» TEXT TO READ
□ □ □ □
Lina Castro is a third-year behavioural neuroscience student from Colombia. She moved to Vancouver at the age of nine and has since lived in Port Coquitlam and Mission. Currently, Castro serves as the Mental Health and Well-being Commissioner, roles including seeking out mental health initiatives across campus and working to start her own initiatives. Through this position, Castro has collaborated with several Senate committees over the years.
Describe your platform and what sets it apart from your opposition in a few sentences.
My [platform] basically consists of five points. The first is making a common syllabi policy, which would regulate policies across all faculties. The second point is improving the academic calendar. I will be initiating changes in a fall reading break and later withdrawal deadlines. The third point is that I want to revamp the mental health ad-hoc committee on Senate. I want to look at the framework and see that the big issue is accountability or whether it’s that the framework wasn’t drafted in the best way to suit Senate, making sure it suits the purpose that it serves. The fourth point is enhanced learning records. This concept started with the idea of co-curricular transcripts and was then adapted to learning enhanced records. The next step is to consult different stakeholders across campus, figure out what this is going to look like and how this is going to happen. My last piece is the task force that was struck after the 2015 Sauder rape chants [and] came up with a bunch of recommendations to the president of the UBC. UBC responded with a list of recommendations that they had decided to take on and these recommendations affected different groups across campus including Senate. Senate has not completed these recommendations that had been brought forward. I plan to look at which ones were not completed, review the process and assign them to the appropriate Senate committees.
□ □ □ □
» DATA SECTION
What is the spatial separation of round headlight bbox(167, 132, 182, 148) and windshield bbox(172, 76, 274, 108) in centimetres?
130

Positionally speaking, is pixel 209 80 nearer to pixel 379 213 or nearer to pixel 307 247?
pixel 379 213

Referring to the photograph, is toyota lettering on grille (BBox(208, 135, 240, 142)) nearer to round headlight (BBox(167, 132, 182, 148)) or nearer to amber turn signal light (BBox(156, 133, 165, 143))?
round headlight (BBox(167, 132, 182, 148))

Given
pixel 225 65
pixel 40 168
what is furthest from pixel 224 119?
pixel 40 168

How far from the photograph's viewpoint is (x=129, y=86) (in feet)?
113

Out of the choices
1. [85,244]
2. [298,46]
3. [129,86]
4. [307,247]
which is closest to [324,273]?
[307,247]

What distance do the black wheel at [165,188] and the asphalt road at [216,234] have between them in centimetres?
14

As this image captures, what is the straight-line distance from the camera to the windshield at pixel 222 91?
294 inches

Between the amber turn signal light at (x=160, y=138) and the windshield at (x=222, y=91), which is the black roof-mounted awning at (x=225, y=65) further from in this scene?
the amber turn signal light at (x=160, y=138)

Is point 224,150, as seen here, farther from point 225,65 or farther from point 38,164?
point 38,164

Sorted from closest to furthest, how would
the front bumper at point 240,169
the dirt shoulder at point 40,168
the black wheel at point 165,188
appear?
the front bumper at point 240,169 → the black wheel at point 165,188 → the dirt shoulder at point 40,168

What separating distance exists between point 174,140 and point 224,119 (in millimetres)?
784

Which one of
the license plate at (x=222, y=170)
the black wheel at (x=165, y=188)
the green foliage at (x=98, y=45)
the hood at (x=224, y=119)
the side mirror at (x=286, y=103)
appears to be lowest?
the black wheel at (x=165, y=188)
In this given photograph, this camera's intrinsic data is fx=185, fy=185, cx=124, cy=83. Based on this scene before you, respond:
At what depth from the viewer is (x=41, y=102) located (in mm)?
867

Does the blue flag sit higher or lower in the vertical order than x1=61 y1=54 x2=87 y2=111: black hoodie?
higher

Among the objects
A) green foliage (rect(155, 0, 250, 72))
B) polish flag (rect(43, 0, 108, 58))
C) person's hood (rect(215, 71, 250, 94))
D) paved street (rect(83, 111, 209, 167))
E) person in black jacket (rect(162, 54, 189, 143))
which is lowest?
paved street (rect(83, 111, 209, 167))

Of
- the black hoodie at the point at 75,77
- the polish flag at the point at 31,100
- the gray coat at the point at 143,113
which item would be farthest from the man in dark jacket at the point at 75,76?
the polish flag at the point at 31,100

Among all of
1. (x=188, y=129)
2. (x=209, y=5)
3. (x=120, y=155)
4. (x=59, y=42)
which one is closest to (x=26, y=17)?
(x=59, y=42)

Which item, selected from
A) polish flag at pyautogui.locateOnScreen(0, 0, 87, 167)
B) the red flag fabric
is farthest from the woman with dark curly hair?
□ □ □ □
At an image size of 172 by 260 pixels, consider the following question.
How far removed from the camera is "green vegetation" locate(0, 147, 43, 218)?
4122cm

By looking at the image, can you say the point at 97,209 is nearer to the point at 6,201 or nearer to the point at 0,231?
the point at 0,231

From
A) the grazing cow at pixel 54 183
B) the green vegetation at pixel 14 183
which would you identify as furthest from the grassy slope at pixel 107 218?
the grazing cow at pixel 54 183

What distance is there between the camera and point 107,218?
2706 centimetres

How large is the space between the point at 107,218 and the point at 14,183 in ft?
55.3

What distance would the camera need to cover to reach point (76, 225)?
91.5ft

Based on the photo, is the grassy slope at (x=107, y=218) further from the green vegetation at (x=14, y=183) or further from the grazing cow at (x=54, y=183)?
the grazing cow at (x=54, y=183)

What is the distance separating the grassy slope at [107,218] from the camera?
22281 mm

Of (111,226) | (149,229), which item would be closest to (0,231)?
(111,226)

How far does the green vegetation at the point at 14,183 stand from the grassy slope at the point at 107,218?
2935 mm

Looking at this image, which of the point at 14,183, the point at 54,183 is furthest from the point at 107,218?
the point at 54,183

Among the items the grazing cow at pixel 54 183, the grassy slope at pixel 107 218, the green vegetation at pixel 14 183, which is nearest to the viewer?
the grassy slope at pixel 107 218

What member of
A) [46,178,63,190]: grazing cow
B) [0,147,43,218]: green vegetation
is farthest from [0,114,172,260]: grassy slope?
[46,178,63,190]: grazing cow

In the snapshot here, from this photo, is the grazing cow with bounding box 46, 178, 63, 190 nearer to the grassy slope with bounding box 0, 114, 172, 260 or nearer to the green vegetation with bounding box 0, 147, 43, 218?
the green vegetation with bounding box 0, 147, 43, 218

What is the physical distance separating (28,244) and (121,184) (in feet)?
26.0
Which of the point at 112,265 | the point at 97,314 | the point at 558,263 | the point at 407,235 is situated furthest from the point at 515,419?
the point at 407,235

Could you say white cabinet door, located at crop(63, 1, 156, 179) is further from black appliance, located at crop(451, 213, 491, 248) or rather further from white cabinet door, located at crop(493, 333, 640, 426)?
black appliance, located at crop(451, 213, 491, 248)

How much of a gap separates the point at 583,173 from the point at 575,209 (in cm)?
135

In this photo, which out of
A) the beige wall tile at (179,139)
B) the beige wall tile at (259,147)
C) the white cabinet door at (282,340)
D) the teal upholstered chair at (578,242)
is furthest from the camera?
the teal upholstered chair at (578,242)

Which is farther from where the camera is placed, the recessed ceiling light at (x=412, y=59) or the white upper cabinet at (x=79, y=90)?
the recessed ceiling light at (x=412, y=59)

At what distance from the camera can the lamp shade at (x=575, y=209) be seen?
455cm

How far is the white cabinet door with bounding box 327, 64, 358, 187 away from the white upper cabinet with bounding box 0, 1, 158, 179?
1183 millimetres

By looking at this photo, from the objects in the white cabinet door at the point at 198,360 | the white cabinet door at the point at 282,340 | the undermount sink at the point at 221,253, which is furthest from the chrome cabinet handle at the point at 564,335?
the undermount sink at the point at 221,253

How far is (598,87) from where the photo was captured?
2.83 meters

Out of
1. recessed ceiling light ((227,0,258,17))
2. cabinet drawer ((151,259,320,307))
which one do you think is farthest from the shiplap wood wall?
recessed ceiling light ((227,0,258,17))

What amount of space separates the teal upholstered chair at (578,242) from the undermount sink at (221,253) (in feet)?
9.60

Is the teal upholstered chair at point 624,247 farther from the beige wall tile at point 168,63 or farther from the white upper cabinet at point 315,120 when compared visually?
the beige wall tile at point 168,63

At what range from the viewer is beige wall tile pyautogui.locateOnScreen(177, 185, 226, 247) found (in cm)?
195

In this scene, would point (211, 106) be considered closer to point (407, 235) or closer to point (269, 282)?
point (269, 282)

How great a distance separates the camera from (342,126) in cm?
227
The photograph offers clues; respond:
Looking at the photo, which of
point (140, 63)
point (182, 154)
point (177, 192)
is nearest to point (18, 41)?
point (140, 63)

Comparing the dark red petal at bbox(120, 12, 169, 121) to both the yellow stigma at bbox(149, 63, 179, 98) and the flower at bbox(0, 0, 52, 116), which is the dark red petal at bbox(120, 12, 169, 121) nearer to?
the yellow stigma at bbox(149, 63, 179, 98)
□ □ □ □
» WHAT YOU WILL DO
1. According to the Lina Castro interview, what position does Castro currently hold?
2. Print the stretch of the Lina Castro interview from "Lina Castro is" through "over the years.".

» OUTPUTS IN ORDER
1. Mental Health and Well-being Commissioner

2.
Lina Castro is a third-year behavioural neuroscience student from Colombia. She moved to Vancouver at the age of nine and has since lived in Port Coquitlam and Mission. Currently, Castro serves as the Mental Health and Well-being Commissioner, roles including seeking out mental health initiatives across campus and working to start her own initiatives. Through this position, Castro has collaborated with several Senate committees over the years.